(Task statement)
In your copy, leave out the pictures and repeat the entries below exactly.

>> begin

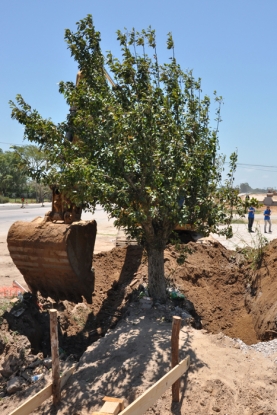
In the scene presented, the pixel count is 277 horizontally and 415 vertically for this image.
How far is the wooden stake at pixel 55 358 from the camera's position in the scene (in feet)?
18.4

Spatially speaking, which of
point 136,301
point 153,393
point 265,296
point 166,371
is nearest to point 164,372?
point 166,371

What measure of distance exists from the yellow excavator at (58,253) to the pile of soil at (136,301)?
0.82 meters

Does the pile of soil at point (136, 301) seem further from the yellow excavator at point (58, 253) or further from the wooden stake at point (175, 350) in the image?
the wooden stake at point (175, 350)

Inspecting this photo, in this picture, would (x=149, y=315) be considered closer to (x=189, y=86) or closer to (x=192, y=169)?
(x=192, y=169)

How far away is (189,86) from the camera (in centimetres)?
843

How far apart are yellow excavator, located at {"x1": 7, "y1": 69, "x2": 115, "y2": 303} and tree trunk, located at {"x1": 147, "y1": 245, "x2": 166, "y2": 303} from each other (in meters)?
1.22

>> end

(Solution)
In the scene presented, the pixel count is 277 horizontally and 415 vertically for this image.
How far is the wooden stake at pixel 55 358 from the camera's position in the scene (in feet)?
18.4

Spatially speaking, which of
point 136,301
point 153,393
point 265,296
point 166,371
is nearest to point 164,372?
point 166,371

What measure of distance exists from the yellow excavator at (58,253) to the pile of soil at (136,301)?
0.82 meters

Does the pile of soil at point (136, 301) seem further from the yellow excavator at point (58, 253) or further from the wooden stake at point (175, 350) in the image?
the wooden stake at point (175, 350)

Inspecting this photo, in this picture, would (x=149, y=315) be considered closer to (x=189, y=86) or closer to (x=192, y=169)?
(x=192, y=169)

How far away is (189,86) from the camera (in centimetres)?
843

How far apart are yellow excavator, located at {"x1": 7, "y1": 69, "x2": 115, "y2": 303} and tree trunk, located at {"x1": 147, "y1": 245, "x2": 166, "y2": 303} from each other (in meters)?
1.22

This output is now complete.